WORK REQUEST A → In the passage about Osceola County's semiconductor partnership, how many acres does the NeoCity district cover?
WORK REQUEST B → Using the passage about Osceola County's semiconductor partnership, condense the paragraph beginning "Central Florida has bet big on the semiconductor industry before" into two or three sentences that keep its main facts.
WORK REQUEST C → Translate this sentence from the passage about Osceola County's semiconductor partnership into Spanish: "By 2002, however, Agere had followed industry trends and moved most of its chip production overseas."

SUPPLIED PASSAGE →
Gyselinckx believes SkyWater and the CHIPS Act could be a game changer for Osceola. “At the end of the day, three, maybe four (semiconductor) centers are going to get the vast majority of the funds. Let’s try to make Florida one of them,” he says. “If we don’t take it, Arizona’s going to take it, or some other state will. It’s going to happen somewhere in the United States, so it might as well happen here.”

Osceola’s Newest Partner: SkyWater Technology (SKYT Nasdaq)

Niche: Only U.S.-owned “pure-play” foundry, meaning it makes chips for other companies and does not develop its own products

Locations: Headquarters (Bloomington, Minn.); SkyWater Florida (Kissimmee) Employees: More than 600 (including more than 30 in Florida)

Revenue: $140 million (2020); $124 million (through September 2021)

Year Founded: Formed in 2017, when Oxbow Industries bought a Minnesota chip factory from Cypress Semiconductor of San Jose, Calif., for $30 million

Notable: The U.S. Department of Defense has accredited SkyWater’s facility in Minnesota as a “trusted foundry” site for military semiconductor production, and the company is seeking the same accreditation for its Kissimmee factory.

NeoCity

  • The Vision: A high-tech hub for microelectronic chip and smart sensor technology to attract private companies and generate high-tech jobs.
  • Investment: $200 million from the county and local groups
  • Location: The master-planned district is on 500 acres near downtown Kissimmee. The property is home to three buildings:
  • The Center for NeoVation — A 109,000-sq.-ft. semiconductor manufacturing facility operated by SkyWater Florida. The two-story building has 35,000 square feet of clean room space with additional laboratory/manufacturing space and has ultra-purified water and air systems as well as anti-vibration technology to guard against contamination and defects that could hamper wafer production.
  • The OC — A 100,000-sq.-ft. class A office building adjacent to the Center for NeoVation
  • NeoCity Academy — A STEM-focused public magnet high school engaged in project-based learning that opened in 2019

Related Developments

  • In December, the county signed a $14-million deal with Young-hwa Song, a South Korean tech billionaire, for the purchase of 25 acres of lakefront property within NeoCity that he’ll develop into a $1-billion mixed-use city center. Song is the founder and CEO of DS Semicon and holds several technology patents used by Samsung, according to the Orlando Sentinel.
  • In January, Gov. Ron DeSantis gave the county a $6-million grant to build a road to connect NeoCity to Neptune Road, creating a southern gateway to the district. The state is also providing $3.7 million to develop a training program at Valencia College for students to learn how to use robotics technology in semiconductor manufacturing.
  • Osceola County recently landed a $500,000 Build Back Better grant from the federal government to develop a proposal to expand NeoCity’s semiconductor research, development and manufacturing capabilities and the opportunity to compete for up to $100 million more in federal funding.

Once More, With Feeling

Central Florida has bet big on the semiconductor industry before. Between 1996 and 2003, Central Florida and state officials gave Agere Systems and its predecessors more than $40 million in incentives to expand a microchip plant in south Orange County, hoping to create an industry cluster with high-paying jobs. By 2002, however, Agere had followed industry trends and moved most of its chip production overseas. The eventual buyers of Agere’s 220-acre property, Tavistock Development and Orlando architect C.T. Hsu, had no use for the microchip plant and demolished it in 2010.

Brandon Arrington, a longtime Osceola County commissioner who grew up selling watermelons on the corner of John Young and Main Street in Kissimmee, supports the SkyWater partnership. “We’ve seen how Osceola County always has the highest unemployment when peak recessions happen in our county, whether it was 2008 or during this most recent one with the pandemic. This really set us on a course to try to create that next leg of the economy.”

DATA SECTION →
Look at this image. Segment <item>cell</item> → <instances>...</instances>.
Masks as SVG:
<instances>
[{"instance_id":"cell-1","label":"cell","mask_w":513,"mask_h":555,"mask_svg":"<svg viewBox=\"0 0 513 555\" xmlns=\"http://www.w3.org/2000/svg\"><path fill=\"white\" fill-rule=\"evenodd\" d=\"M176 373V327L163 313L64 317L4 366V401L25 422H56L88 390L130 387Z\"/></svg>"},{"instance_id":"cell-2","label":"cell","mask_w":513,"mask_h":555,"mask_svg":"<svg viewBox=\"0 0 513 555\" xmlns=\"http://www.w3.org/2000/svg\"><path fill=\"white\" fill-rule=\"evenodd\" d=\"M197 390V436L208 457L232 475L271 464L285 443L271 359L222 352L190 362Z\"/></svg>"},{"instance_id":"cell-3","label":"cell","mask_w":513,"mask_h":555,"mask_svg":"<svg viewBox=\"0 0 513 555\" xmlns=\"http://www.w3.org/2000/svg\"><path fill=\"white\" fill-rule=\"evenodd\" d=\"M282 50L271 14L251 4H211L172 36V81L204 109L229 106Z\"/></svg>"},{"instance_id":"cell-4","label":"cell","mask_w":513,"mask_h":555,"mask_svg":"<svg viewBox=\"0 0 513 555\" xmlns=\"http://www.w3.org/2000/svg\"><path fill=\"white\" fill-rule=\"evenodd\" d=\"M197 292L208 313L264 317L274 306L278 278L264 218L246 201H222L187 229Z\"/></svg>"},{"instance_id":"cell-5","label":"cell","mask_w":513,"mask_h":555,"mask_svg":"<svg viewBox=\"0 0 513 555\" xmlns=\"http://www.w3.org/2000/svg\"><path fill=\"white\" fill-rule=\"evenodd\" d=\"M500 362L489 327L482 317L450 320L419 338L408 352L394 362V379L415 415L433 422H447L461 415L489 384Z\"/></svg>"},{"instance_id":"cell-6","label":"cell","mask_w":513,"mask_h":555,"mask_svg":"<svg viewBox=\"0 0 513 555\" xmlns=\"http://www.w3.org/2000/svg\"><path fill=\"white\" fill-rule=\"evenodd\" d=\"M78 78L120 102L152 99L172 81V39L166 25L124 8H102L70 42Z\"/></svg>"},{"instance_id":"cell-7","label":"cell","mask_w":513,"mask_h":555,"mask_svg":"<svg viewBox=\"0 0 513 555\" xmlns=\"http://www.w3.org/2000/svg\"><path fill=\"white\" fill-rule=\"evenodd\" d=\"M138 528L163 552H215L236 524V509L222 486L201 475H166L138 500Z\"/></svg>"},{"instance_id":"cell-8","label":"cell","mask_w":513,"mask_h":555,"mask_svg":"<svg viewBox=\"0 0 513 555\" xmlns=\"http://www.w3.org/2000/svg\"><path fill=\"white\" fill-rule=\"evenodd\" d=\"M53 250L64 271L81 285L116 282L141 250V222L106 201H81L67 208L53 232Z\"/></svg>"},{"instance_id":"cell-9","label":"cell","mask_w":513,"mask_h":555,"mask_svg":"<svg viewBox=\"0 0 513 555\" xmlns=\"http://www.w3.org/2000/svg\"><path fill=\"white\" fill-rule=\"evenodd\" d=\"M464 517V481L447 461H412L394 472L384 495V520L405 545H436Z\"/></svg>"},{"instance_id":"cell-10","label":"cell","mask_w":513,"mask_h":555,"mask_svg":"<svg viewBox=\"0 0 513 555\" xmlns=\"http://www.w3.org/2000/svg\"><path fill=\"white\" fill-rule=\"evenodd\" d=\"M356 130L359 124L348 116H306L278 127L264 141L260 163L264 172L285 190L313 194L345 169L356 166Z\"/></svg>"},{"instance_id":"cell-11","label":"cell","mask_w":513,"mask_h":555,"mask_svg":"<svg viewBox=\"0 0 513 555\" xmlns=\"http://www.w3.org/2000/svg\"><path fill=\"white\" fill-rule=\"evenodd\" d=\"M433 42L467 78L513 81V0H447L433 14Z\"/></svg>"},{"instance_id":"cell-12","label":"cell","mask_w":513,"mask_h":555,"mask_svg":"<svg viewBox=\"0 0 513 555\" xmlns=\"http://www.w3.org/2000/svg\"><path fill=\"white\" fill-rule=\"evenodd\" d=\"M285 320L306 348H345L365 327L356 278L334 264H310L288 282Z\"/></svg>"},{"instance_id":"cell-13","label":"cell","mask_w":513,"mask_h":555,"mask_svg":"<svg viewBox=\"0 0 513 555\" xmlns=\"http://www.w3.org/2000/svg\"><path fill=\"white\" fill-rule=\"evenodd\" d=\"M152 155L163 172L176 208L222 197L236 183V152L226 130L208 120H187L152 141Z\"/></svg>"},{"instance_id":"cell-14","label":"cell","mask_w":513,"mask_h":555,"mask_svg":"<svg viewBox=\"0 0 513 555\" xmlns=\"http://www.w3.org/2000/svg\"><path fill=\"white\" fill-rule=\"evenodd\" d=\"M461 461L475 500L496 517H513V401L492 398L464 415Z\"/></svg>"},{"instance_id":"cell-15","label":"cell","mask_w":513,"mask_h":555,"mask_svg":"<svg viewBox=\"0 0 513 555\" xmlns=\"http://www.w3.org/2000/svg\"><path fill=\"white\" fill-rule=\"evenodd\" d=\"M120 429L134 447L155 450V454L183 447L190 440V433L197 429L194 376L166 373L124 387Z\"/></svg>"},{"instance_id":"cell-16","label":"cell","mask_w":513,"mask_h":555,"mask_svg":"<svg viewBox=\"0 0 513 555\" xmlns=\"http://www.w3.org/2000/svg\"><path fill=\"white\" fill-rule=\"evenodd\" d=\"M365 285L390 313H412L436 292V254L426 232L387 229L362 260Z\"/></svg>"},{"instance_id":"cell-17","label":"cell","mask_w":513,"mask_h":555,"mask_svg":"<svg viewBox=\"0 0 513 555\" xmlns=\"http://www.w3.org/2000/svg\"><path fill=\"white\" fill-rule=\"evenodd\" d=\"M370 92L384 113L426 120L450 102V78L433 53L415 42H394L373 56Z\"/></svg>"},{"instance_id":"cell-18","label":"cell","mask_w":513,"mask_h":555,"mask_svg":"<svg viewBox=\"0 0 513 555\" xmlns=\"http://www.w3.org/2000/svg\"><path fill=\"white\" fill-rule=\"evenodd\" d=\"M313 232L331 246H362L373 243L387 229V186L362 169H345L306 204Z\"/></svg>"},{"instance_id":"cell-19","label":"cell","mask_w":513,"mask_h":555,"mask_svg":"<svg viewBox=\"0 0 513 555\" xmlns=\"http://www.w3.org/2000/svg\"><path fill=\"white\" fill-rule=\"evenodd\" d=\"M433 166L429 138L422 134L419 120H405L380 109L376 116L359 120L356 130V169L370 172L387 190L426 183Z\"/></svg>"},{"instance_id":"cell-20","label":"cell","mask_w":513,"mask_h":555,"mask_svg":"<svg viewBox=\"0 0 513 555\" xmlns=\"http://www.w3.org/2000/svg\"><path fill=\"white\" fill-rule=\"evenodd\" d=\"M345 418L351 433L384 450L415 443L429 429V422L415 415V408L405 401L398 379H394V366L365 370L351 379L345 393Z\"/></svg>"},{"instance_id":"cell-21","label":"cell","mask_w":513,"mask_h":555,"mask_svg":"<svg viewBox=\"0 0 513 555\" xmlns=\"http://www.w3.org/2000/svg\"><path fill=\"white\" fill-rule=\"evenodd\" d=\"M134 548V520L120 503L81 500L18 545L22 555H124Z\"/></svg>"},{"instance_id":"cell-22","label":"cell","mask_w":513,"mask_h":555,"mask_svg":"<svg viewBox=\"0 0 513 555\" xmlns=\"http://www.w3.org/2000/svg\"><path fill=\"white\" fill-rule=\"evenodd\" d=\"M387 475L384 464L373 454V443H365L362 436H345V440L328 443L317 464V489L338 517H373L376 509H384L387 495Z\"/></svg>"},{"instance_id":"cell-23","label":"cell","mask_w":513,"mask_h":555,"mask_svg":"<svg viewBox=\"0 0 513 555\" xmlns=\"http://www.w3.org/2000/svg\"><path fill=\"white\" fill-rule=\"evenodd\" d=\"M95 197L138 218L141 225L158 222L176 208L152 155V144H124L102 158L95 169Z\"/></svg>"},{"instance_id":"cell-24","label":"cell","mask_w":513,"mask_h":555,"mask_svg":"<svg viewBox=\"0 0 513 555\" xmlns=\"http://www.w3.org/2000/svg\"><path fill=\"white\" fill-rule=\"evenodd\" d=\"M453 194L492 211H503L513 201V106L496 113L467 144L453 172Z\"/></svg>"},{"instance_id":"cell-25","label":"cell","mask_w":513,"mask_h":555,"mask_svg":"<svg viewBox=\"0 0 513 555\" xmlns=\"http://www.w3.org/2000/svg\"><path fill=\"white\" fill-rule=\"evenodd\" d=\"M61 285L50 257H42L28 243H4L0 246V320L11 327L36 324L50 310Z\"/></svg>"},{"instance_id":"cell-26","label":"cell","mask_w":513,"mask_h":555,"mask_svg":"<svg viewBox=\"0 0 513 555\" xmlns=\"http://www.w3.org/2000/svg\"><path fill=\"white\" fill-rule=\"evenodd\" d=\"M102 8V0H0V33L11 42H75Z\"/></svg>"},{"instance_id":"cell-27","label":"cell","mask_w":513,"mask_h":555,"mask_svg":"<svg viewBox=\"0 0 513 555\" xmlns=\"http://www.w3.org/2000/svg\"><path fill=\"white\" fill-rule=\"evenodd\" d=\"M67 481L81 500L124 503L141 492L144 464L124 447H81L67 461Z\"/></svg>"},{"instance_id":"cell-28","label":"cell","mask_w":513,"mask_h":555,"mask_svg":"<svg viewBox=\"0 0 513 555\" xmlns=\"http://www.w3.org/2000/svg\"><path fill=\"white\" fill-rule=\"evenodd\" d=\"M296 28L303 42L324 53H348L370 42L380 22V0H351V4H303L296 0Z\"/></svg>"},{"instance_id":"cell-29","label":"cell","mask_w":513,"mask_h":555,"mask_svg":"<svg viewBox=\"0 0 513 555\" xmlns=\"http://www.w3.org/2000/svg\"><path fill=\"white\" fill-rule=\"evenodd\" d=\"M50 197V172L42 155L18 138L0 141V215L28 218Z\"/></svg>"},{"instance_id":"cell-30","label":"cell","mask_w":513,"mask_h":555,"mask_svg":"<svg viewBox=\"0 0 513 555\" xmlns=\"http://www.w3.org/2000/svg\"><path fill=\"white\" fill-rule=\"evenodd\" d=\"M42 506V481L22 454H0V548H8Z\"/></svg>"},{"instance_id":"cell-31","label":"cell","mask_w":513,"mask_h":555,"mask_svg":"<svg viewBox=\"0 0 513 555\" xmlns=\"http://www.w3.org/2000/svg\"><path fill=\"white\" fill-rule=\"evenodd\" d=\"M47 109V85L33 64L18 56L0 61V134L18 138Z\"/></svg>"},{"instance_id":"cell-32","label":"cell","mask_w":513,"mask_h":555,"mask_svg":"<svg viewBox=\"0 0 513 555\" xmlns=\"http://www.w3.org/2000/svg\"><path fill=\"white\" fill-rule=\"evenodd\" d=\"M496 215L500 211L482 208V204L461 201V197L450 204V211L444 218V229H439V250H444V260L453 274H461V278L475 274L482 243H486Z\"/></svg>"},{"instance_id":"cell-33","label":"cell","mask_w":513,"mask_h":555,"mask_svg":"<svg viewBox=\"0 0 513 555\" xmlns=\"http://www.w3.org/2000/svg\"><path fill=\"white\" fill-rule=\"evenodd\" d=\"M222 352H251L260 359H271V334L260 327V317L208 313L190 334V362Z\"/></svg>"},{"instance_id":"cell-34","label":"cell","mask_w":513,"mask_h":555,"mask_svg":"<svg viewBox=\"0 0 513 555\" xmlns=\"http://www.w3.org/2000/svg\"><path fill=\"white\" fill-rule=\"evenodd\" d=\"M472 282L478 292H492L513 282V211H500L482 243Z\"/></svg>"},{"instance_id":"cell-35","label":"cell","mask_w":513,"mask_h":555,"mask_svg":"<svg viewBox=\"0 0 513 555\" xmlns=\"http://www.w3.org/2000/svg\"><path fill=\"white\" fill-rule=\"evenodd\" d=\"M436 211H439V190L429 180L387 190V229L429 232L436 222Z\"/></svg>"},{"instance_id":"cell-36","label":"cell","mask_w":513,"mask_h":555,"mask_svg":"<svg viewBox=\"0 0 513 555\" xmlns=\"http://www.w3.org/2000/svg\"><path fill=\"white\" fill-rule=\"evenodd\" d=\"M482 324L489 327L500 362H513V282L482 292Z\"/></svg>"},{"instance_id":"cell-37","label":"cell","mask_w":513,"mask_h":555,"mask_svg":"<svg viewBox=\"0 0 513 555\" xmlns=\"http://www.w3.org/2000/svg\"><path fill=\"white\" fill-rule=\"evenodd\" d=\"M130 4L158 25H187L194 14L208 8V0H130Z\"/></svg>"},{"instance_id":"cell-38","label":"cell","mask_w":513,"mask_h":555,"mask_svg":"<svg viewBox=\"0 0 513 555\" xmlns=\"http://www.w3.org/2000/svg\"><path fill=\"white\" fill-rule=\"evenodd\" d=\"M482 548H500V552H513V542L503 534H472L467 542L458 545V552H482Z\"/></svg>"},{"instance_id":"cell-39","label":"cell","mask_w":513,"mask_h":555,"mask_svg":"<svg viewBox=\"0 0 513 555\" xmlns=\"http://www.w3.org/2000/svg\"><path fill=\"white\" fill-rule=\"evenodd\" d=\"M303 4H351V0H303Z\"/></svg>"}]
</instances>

WRITTEN SOLUTION A → NeoCity covers 500 acres near downtown Kissimmee.

WRITTEN SOLUTION B → From 1996 to 2003, Central Florida and state officials gave Agere Systems and its predecessors more than $40 million in incentives to expand a microchip plant in south Orange County, hoping to build a high-paying industry cluster. By 2002, Agere had moved most of its chip production overseas. The buyers of the 220-acre site, Tavistock Development and C.T. Hsu, demolished the plant in 2010.

WRITTEN SOLUTION C → Sin embargo, para 2002, Agere había seguido las tendencias de la industria y había trasladado la mayor parte de su producción de chips al extranjero.